In this study, 61.2% of optometrists did not screen patients age 40years and above who attended eye clinics. This was possible because optometrists find it hard to relate with optometrist and as a results they don’t see the need of referring cataract patients to the ophthalmologists, hence they major on optics. However, we also established that 52.6% of the optometrists who screened were not aware of what they were looking for. This is similar to a study by (Krishna, 2014) who found that even though 50% of optometrists screened patients above 40years, they were not aware of increased sensitivity to light as symptoms of cataract. The lack of screening awareness is probably attributed to lack of interest in pathology of the eye with a lot of interest in optics. In the Kenyan context, optometrists’ roles are confusing as they are capable of performing most procedures in relation to their scope of training. However, the Ophthalmic Division requires the optometrists to only do refraction when optometrists roles are well stipulated. So this translate that the burden of cataract may rise in Kenya as the first line eye care providers who meet majority of the patients are inclined towards optics. Hence, the Ophthalmic Division should streamline funds in management of eye care services and ensure that they restructure the roles of optometrists. The possible reason for the low skills among optometrists is attributed to lack of interest by the practitioners due to the division frustrations.

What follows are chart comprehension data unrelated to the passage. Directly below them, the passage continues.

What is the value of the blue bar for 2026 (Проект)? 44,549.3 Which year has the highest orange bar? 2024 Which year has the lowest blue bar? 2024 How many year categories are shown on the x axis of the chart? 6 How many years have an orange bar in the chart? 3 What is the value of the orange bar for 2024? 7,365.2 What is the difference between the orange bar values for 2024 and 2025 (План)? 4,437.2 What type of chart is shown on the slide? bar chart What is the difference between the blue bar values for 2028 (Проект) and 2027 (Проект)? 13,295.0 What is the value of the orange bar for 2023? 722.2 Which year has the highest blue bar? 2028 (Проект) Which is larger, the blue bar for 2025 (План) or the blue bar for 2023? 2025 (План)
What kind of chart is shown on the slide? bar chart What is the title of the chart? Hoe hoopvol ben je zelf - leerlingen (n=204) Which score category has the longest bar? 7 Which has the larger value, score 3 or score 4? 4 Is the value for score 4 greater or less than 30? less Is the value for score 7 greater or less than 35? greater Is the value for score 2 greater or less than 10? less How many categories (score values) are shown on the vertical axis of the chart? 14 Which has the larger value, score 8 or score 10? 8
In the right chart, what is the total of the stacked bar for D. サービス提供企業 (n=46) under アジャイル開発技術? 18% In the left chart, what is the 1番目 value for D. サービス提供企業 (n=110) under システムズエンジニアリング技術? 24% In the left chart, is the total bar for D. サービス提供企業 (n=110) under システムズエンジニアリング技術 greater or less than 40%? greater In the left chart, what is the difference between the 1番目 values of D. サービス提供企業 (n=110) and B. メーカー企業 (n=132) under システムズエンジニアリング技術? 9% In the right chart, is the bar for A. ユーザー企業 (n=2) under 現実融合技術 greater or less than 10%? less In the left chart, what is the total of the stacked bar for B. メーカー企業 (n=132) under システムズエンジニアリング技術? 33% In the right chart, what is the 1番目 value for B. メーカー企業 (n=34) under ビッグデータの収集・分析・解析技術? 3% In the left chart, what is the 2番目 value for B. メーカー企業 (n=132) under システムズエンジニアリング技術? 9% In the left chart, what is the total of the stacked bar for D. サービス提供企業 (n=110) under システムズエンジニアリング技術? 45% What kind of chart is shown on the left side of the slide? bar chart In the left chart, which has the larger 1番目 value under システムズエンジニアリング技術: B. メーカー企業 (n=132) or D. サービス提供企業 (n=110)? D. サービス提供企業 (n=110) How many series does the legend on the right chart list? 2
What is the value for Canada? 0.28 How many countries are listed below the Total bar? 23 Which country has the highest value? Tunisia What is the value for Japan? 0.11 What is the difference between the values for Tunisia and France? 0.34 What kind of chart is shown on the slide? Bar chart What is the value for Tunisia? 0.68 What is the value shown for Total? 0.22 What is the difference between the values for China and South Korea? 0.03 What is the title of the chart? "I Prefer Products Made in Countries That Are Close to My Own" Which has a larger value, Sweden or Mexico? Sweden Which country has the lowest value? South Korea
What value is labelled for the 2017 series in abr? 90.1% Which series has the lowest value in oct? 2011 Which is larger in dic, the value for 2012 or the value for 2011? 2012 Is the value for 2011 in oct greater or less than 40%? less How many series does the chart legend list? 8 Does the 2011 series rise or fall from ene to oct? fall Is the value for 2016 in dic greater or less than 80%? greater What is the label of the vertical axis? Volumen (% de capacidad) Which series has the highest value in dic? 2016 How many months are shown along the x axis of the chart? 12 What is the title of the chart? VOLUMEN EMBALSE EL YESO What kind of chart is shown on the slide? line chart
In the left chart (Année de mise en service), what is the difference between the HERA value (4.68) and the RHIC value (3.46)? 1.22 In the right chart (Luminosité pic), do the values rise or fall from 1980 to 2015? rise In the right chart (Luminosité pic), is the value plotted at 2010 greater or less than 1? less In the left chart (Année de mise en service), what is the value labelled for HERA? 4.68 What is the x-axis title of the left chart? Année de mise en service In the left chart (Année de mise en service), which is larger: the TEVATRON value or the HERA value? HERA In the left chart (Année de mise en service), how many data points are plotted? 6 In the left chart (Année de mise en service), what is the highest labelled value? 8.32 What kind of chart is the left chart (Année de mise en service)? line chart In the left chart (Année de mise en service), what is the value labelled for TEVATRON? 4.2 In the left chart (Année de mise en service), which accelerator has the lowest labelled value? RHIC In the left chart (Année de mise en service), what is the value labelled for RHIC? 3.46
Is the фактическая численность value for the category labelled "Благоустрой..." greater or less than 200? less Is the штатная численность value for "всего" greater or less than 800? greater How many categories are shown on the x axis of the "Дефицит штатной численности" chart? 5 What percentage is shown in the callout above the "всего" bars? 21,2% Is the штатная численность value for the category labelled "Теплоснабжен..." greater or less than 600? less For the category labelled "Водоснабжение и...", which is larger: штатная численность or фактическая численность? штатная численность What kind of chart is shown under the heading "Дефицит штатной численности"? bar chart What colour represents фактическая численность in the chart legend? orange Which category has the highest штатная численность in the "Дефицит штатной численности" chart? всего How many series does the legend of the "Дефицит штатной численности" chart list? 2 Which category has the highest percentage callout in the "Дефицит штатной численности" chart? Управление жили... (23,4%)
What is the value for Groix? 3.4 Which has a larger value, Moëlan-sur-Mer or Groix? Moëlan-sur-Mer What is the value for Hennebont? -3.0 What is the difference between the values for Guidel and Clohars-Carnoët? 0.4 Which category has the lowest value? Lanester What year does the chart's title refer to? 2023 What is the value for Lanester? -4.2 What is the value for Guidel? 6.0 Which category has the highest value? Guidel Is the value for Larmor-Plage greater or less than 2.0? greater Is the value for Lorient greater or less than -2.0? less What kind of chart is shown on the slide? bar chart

This study has some limitations: firstly, there are more than 300 optometrists in Kenya although only 149 are registered with Optometrists Association of Kenya. The sample size would have been larger if the author would have included all optometrists, however being that they are not interested in joining the association for reasons best known to them, accessing their email addresses proved futile. At the same time, Ophthalmic Division does not allow unregistered optometrists to engage in any activity. Secondly, as the respondents were only optometrists, the view of the Ophthalmic Division was not included in the study. Getting the opinion of stakeholders would have better the study. Future studies to be conducted should include the Ophthalmic Division, ophthalmologists in Kenya to confirm the study findings.